Scripted programsからReal eventsへ――TV制作の傾向

米国のTVネットワークや制作スタジオ、ローカルTV、NetflixやAmazon、Huluなどのインターネット企業が去年一年間に作ったオリジナルのscripted programs(ドラマ、コメディー、台本のある収録ショー番組などのシリーズ)は455作品に達し、これまでの記録となった。しかし今年はscripted programs離れが進むと見られている。
 Netflix、Amazon、Huluなどのインターネット系映像配信企業が今年scripted programsにあてるオリジナル作品制作費と、他社制作作品のライツ購入費は、総額で110億ドル(約1兆2320億円)に上ると予想されている。
 一方、ニールセンの調査によれば、2017年の1-3月期では、TVのオリジナルドラマの平均視聴率は前年比で15%も落ちている。これに対して台本のないリアリティ・ショーは1%アップ、スポーツイベントは6%アップ、ニュースは22%アップとなっている。

ドラマ、コメディーはインターネット系映像配信を含めたSVODで、ライブイベントはTVで、という視聴傾向が定着してきているようだ。あるケーブルテレビの幹部は「一過性で視聴者に好まれる上質のドラマができても、視聴者や広告主のステーション・イメージが変わるわけではなく、高額ドラマに出資する意味はない」とまで言っている(Bloomberg、5月24日)。
 若年層に支持されているMTVも、5年前にコメディーなどscripted programsの制作に資金を投入したが、思うような結果が出ず、台本のないリアリティ・ショーに方向転換した。

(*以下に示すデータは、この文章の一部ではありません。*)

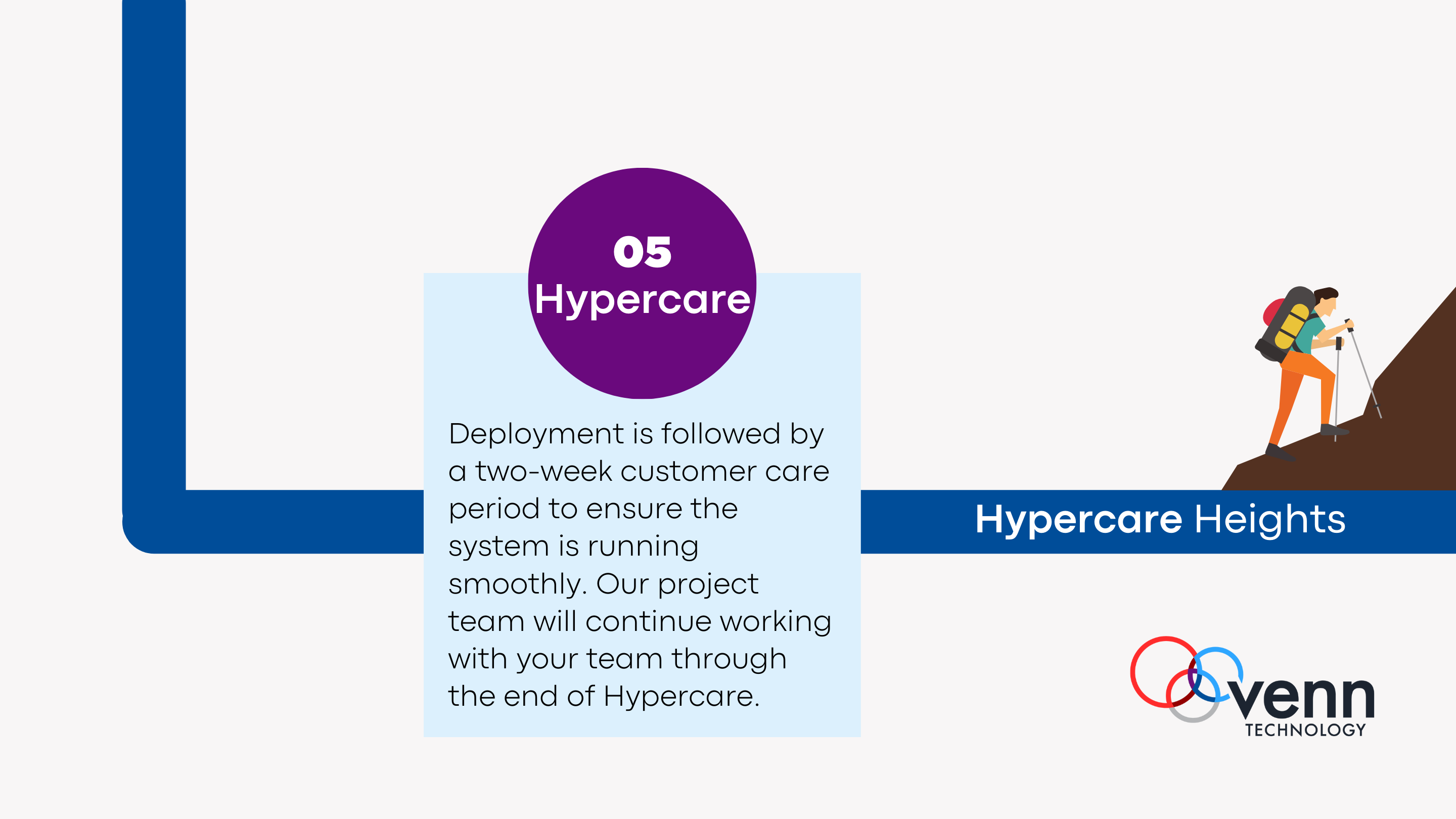 05
Hypercare

Deployment is followed by a two-week customer care period to ensure the system is running smoothly. Our project team will continue working with your team through the end of Hypercare.

Hypercare Heights

venn
TECHNOLOGY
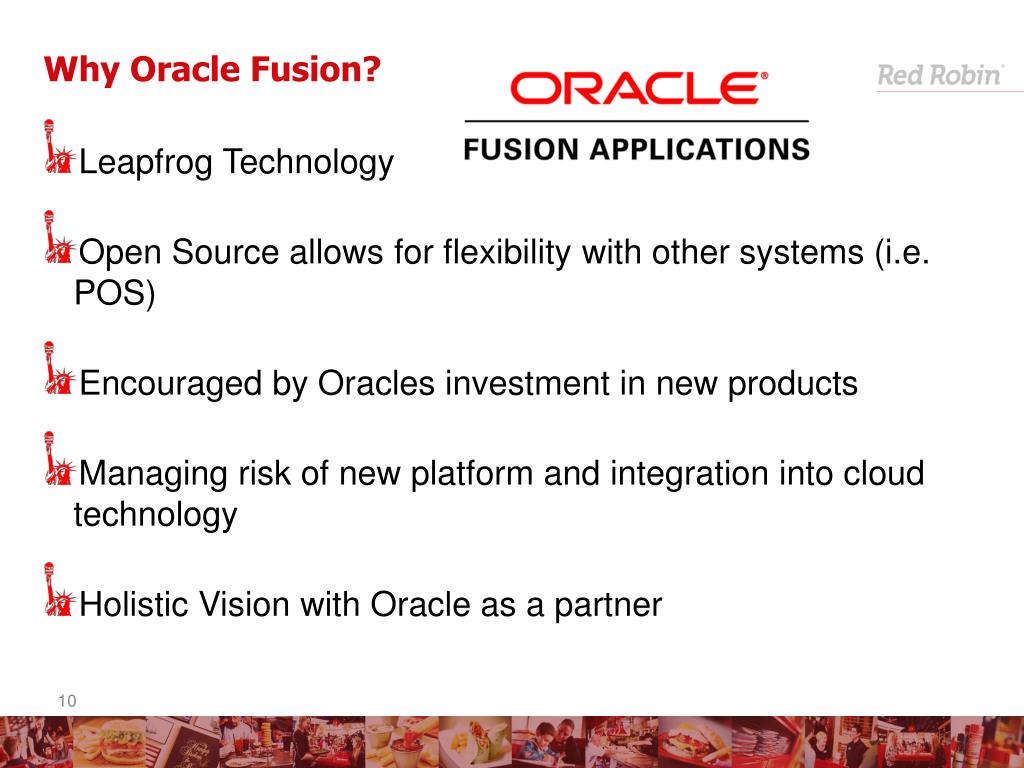 Why Oracle Fusion?

ORACLE®
FUSION APPLICATIONS

Red Robin®

Leapfrog Technology

Open Source allows for flexibility with other systems (i.e. POS)

Encouraged by Oracles investment in new products

Managing risk of new platform and integration into cloud technology

Holistic Vision with Oracle as a partner

10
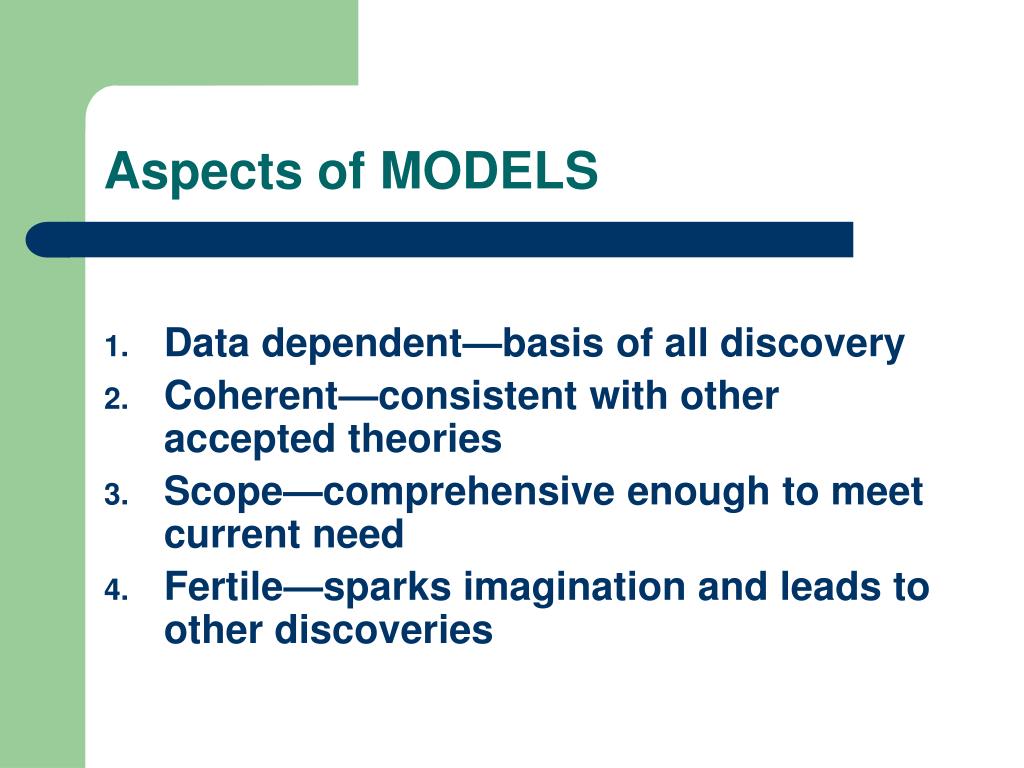 Aspects of MODELS

1. Data dependent—basis of all discovery
2. Coherent—consistent with other accepted theories
3. Scope—comprehensive enough to meet current need
4. Fertile—sparks imagination and leads to other discoveries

 ディズニー系メディア企業A&Eのロバート・シェアナウRobert・Sharenowジェネラル・マネージャーは「これだけチャンネルの選択肢があり、競争が厳しいなかでは、ひとつヒットしたショーがそのチャンネルの評判を変えてしまうような時代は終わったのだろう」と述べ、「その局のブランド力がもっともよく知られている分野に注力するべきだ」と語っている。